Guest post by Kate Chamberlin and Michelle Paladino, Office of Development, Memorial Sloan-Kettering Cancer Center, New York NY

The most important variable doesn’t always get the attention it deserves. (Creative Commons license. Click image for source.)
It’s an old statistics joke that when building a predictive model, you spend almost all of the time slaving over the data, only so that at the end of the slog, you get to press a button for the actual fun part. Cleaning data, imputing missing values, and restructuring, along with ceaseless contemplation about new and improved independent variables is how we expend much of our energy and rightly so. However, the most important variable doesn’t always get the attention it deserves.
All predictive models center on a particular population, the dependent variable – so giving the target a little extra TLC goes a long way. It’s a balancing act between size and purity. The larger the target size, the more statistical reliability you have, but the more precise the target definition, the better you are able to isolate the behavior that you’re trying to predict. An example is that corporations, foundations, and estates behave differently than individuals. Therefore, if your goal is to find individuals who have a high likelihood to make a major gift, clearing out those estates, foundations and corporations, even if they have given the target amount, will lead to a more trustworthy dependent variable.
And what is the best target cutoff amount for a major gift, anyway? In our Development Office, the Major Gifts program starts at $50,000. A binary dependent variable with the 1’s defined as individuals who have made a $50,000+ gift is perfectly reasonable and works just fine, but is this cutoff meaningful from a donor’s perspective? And what about timing – do major donors of long ago look the same as those who have given more recently? We have yet to find the definitive answers, but checking to see if the independent variable distributions change dramatically with different targets and running models with a few flavors of target populations is a good way to evaluate if these changes make a difference.
Another method that can help you more clearly define the dependent variable is to consider to which donors you will be applying your model scores. For instance, if you work in a strictly donor database, as we do, and you are modeling for major donors, it is a good idea to exclude from your target those who came onto the file at the major giving target amount. In other words, remove the individuals whose first gift was $50,000+ because if the scores will be applied to donors who are giving below the target right now, then your dependent variable should only include a population that gave below the target level and then jumped up to the target amount.
But when does the pruning of your target go too far? If it becomes too small, then the performance of a few donors can have a big effect. A minimum sample size of 30 is a magic rule-of-thumb that is mentioned regularly in the classroom. If we were to approach that number in our dependent variable, we would be likely to redefine our target to increase the sample size. In the example above, we might choose to lower the major gift threshold to $25,000. We’d definitely be interested to hear about less “magical” methods you might use to determine a lower bound for your target sample size!
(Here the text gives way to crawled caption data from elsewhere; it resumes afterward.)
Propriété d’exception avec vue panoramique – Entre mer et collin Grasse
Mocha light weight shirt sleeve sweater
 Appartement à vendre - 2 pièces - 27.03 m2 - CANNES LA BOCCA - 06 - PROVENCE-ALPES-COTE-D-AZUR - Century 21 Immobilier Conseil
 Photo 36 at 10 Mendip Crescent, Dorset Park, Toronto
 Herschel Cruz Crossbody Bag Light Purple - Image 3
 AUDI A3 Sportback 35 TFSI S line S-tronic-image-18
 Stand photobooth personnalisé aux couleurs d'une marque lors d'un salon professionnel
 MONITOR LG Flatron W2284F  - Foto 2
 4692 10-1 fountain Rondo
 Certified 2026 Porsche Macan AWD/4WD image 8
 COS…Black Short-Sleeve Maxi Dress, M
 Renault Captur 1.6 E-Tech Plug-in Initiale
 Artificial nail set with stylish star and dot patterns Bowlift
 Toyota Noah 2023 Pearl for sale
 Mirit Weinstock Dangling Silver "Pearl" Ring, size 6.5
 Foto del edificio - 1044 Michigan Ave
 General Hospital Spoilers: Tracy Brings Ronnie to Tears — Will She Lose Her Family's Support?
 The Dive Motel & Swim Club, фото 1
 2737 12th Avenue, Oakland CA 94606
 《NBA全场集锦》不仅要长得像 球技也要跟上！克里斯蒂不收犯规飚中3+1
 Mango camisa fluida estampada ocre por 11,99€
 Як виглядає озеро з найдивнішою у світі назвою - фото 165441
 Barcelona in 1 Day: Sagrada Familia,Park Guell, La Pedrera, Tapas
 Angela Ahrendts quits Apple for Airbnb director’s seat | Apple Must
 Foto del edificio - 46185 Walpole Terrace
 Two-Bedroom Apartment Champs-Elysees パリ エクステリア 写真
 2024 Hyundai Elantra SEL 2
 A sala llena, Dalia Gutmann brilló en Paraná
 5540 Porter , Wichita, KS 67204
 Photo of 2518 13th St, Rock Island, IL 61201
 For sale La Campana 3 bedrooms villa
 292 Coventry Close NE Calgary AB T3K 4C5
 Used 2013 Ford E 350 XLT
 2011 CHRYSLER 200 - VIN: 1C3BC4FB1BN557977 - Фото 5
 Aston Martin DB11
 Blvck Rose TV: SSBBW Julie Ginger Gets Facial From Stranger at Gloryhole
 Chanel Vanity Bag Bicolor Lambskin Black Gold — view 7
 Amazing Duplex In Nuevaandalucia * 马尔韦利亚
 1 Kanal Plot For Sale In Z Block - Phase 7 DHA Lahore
Recently, our Annual Giving team started an initiative to solicit donors for $5,000+ gifts, which would qualify the donor to name a chair in our auditorium. As conscientious modelers, we set out to find donors who had given $5,000+. There are quite a few of them, so we had some flexibility to isolate the behavior we were trying to predict. We wondered: are all $5,000 gifts created equal? Isn’t this a particular kind of $5,000? To find a better proxy for this unique subset of donors – those who would respond to the chance to have their name on a chair – we narrowed the target population to individuals who had opted to join our Partners for Excellence program, which offers a range of incentives for giving levels starting at $1,000. Donors who responded to this kind of approach seem a bit more like those who would appreciate a naming opportunity, but what about the people who had been giving $5,000+ every year and then gave the same amount to Partners? Since we were looking to find donors who would be inspired by a particular type of solicitation, we decided to limit the target only to those who had given several gifts less than $1,000, but jumped to $1,000+ to join Partners. By the end, we had shrunk our target size, but had succeeded in better isolating the behavior we were trying to predict.
In the end, murkiness is unavoidable, but the idea is to have a target variable look as much as possible like the future population you will be scoring. So, as you tend to your unruly independents, don’t forget about that seemingly well-behaved fellow, the dependent variable, because he is actually the leader of the bunch!
Kate Chamberlin leads a small analytics group at Memorial Sloan-Kettering Cancer Center. She came to Sloan- Kettering in fall 2006 from Columbia University, where she was a research analyst and writer for the university’s corporate and foundation relations office. Kate has also served as an events manager for Columbia’s principal gifts group, and a grant writer at Arts Horizons, a small arts education agency. She holds a bachelor’s degree in theater directing and design from Dartmouth College, and an MBA focusing on economics and strategy from Columbia Business School.
Michelle Paladino is part of the Memorial Sloan-Kettering Cancer Center’s growing analytics group. She develops predictive models and applies other advanced techniques to analyze donor behavior and measure program performance. Previously, Michelle was one of the one of the Center’s fundraising officers. She holds a bachelor’s degree in political science and a master’s degree in public policy from New York University.